Book Reviews

R.M. Haines: “The Moral Imagination on Dialysis”—On G.C. Waldrep’s Testament

51ow7DiC-5L._SX331_BO1,204,203,200_Testament
G.C. Waldrep
BOA Editions, 2015

Testament is G.C. Waldrep’s fourth full length collection, not counting chapbooks and collaborations. Formally distinguishing itself from his previous work, Testament is presented as a single, long poem in sections whose nearly every line is left-justified and of equal measure. Provocatively, its most salient concern is with the possibility of “gender as a lyric form” (more about this in a moment). Alongside this stated ambition, the notes tell us that the poem was conceived as an “exploration and response” (146) to books by Lisa Robertson, Alice Notley, and Carla Harryman. Thus, a male poet, interrogating gender, responds to three female writers and calls this response Testament (read: bold). Intensifying this audacity and seriousness of intent, a prefatory note reveals that the book was originally drafted at Hawthornden Castle, during a three week stint in July 2009 while the poet was on a retreat. Given these facts, as well as the poem’s length—142 pages—a reader would not be faulted for expecting a grand statement, perhaps even a manifesto. After all, everything about the book’s circumstances seems framed with deliberate, nearly grandiose intent.

And yet, upon even a cursory glance at the text, one sees that the poet has refused to satisfy these expectations, even as he nods to their inevitability. In the opening passage, the book wastes no time establishing its idiom:

The body as sculpture. (Pageant, labyrinth.)
Wrapped like Central Park or Marin
in Christo’s silk, wiving into a future
of minerals and taffeta, hypocausts and gorse.

* **MATERIAL SUPPLIED**
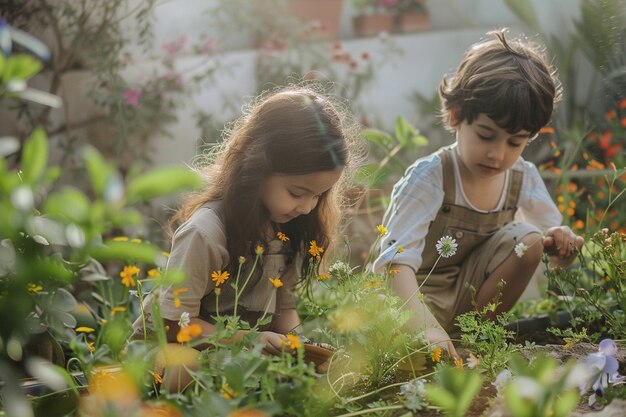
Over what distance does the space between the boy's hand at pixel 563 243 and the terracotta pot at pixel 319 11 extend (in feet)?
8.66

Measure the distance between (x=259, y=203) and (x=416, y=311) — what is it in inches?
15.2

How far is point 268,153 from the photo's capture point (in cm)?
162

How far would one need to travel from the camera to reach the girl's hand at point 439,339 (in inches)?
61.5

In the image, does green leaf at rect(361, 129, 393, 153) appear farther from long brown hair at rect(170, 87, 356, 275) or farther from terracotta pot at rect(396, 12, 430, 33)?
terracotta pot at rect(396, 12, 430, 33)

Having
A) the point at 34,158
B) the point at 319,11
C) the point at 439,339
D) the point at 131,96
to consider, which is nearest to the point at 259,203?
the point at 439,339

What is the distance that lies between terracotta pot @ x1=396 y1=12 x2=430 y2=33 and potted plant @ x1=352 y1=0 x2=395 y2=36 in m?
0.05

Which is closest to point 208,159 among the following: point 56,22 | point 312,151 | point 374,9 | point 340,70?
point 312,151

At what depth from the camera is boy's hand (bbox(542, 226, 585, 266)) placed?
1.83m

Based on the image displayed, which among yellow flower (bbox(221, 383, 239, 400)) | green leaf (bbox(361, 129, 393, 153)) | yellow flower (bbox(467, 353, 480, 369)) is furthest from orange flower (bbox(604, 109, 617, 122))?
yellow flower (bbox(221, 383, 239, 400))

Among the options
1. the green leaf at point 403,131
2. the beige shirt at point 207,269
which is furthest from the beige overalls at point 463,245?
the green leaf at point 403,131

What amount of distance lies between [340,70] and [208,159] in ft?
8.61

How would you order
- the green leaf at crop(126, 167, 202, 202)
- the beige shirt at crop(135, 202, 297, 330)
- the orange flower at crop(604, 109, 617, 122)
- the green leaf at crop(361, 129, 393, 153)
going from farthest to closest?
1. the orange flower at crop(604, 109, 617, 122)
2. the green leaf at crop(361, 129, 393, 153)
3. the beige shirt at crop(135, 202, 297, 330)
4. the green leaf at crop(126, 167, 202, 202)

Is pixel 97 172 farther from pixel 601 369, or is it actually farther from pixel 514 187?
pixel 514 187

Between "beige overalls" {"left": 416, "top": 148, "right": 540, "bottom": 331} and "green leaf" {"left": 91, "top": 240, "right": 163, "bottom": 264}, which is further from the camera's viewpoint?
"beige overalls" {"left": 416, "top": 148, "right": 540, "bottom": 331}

...

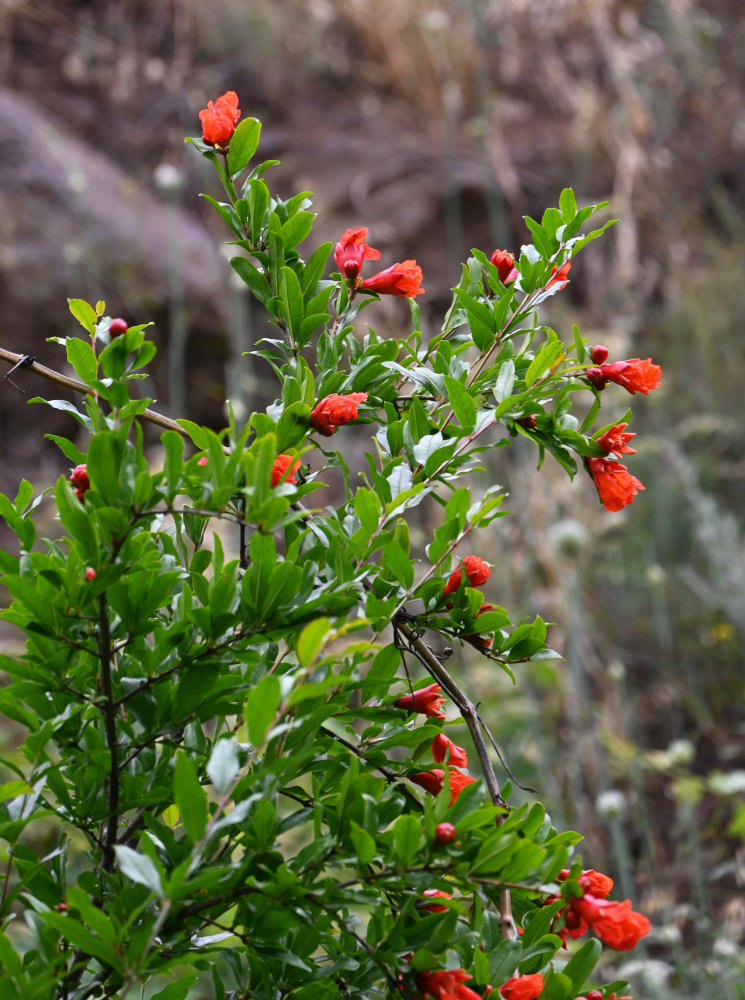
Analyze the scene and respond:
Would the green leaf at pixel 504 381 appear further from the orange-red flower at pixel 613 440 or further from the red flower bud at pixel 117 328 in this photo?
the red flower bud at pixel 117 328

* **PROMPT 1**
Write out the passage of the Testament review that opens with the words containing "And yet, upon" and closes with "sculpture. (Pageant, labyrinth.)".
* **PROMPT 2**
List the writers whose books the Testament review says the poem was conceived as a response to.

* **WRITTEN RESPONSE 1**
And yet, upon even a cursory glance at the text, one sees that the poet has refused to satisfy these expectations, even as he nods to their inevitability. In the opening passage, the book wastes no time establishing its idiom:

The body as sculpture. (Pageant, labyrinth.)

* **WRITTEN RESPONSE 2**
Lisa Robertson, Alice Notley, Carla Harryman